BEGIN Data in this exercise
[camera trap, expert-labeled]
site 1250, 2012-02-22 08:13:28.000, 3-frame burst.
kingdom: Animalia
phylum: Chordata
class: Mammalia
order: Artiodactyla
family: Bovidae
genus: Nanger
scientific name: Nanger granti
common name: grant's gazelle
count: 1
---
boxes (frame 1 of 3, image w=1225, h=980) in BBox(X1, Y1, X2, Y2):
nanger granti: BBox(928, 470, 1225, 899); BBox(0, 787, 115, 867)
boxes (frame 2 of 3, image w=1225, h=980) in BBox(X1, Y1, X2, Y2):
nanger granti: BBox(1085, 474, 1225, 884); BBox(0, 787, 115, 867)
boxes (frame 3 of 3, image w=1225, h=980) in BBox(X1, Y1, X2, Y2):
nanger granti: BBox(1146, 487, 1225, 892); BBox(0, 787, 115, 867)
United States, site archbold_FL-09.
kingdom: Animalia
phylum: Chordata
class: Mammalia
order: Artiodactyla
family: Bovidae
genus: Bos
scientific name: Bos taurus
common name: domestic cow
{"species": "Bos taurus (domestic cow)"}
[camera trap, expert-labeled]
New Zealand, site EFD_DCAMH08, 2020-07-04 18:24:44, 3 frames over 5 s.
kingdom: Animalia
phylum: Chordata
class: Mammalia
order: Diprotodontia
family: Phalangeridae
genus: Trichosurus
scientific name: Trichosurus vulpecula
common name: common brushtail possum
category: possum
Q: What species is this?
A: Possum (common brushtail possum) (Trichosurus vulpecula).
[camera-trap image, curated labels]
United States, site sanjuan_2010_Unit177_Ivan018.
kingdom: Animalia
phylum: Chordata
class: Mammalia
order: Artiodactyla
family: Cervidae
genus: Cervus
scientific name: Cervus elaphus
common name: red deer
END Data in this exercise
Work to be completed: Give the entries again, every one of them exactly.

Result for this task:
[camera trap, expert-labeled]
site 1250, 2012-02-22 08:13:28.000, 3-frame burst.
kingdom: Animalia
phylum: Chordata
class: Mammalia
order: Artiodactyla
family: Bovidae
genus: Nanger
scientific name: Nanger granti
common name: grant's gazelle
count: 1
---
boxes (frame 1 of 3, image w=1225, h=980) in BBox(X1, Y1, X2, Y2):
nanger granti: BBox(928, 470, 1225, 899); BBox(0, 787, 115, 867)
boxes (frame 2 of 3, image w=1225, h=980) in BBox(X1, Y1, X2, Y2):
nanger granti: BBox(1085, 474, 1225, 884); BBox(0, 787, 115, 867)
boxes (frame 3 of 3, image w=1225, h=980) in BBox(X1, Y1, X2, Y2):
nanger granti: BBox(1146, 487, 1225, 892); BBox(0, 787, 115, 867)
United States, site archbold_FL-09.
kingdom: Animalia
phylum: Chordata
class: Mammalia
order: Artiodactyla
family: Bovidae
genus: Bos
scientific name: Bos taurus
common name: domestic cow
{"species": "Bos taurus (domestic cow)"}
[camera trap, expert-labeled]
New Zealand, site EFD_DCAMH08, 2020-07-04 18:24:44, 3 frames over 5 s.
kingdom: Animalia
phylum: Chordata
class: Mammalia
order: Diprotodontia
family: Phalangeridae
genus: Trichosurus
scientific name: Trichosurus vulpecula
common name: common brushtail possum
category: possum
Q: What species is this?
A: Possum (common brushtail possum) (Trichosurus vulpecula).
[camera-trap image, curated labels]
United States, site sanjuan_2010_Unit177_Ivan018.
kingdom: Animalia
phylum: Chordata
class: Mammalia
order: Artiodactyla
family: Cervidae
genus: Cervus
scientific name: Cervus elaphus
common name: red deer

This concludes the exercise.